A tensão pelo colapso do sistema de saúde, segundo Unaí, deve persistir pelo menos até o final do ano. “Como a gente não consegue fazer lockdown, restrição de mobilidade urbana, só a vacina vai nos tirar dessa grande crise”, comenta o médico.
“Poderíamos ter evitado 75% das mortes”
Até agora, estudos apontam que as vacinas AstraZeneca/Universidade de Oxford e Pfizer/BioNTech continuam eficazes contra a variante detectada na Índia, cepa B.1.617 do coronavírus. Sobre a CoronaVac (Sinovac/Instituto Butantan), há estudos em andamento sobre a eficácia do imunizante.
Ações da Saúde
Como prevenção de uma terceira onda no estado, a SES de Minas Gerais, em nota, afirma que tem ampliado ações de vigilância genômica do coronavírus para identificar mutações do vírus. Além disso, a secretaria afirma que solicitou à Vigilância Sanitária, a ampliação das medidas de fiscalização de entrada de passageiros oriundos do exterior no aeroporto internacional de Belo Horizonte.

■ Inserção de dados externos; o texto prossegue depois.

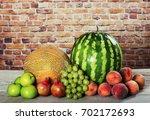 fresh organic fruits mix on... | Shutterstock . vector #702172693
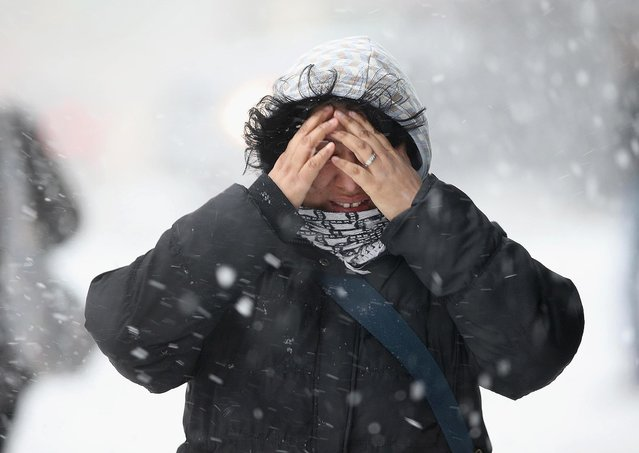 A woman covers her face while walking through the snow in New York City. (Photo by John Moore/Getty Images)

A Secretaria Municipal de Belo Horizonte informou à reportagem que avalia diariamente o cenário assistencial da cidade para definir a abertura de novos leitos e contratação de profissionais. Ainda, disse que mantém monitoramento constante dos indicadores da doença no município. “Qualquer agravamento que comprometa a capacidade de atendimento será tratado da forma devida, com o objetivo de preservar vidas”, diz a nota.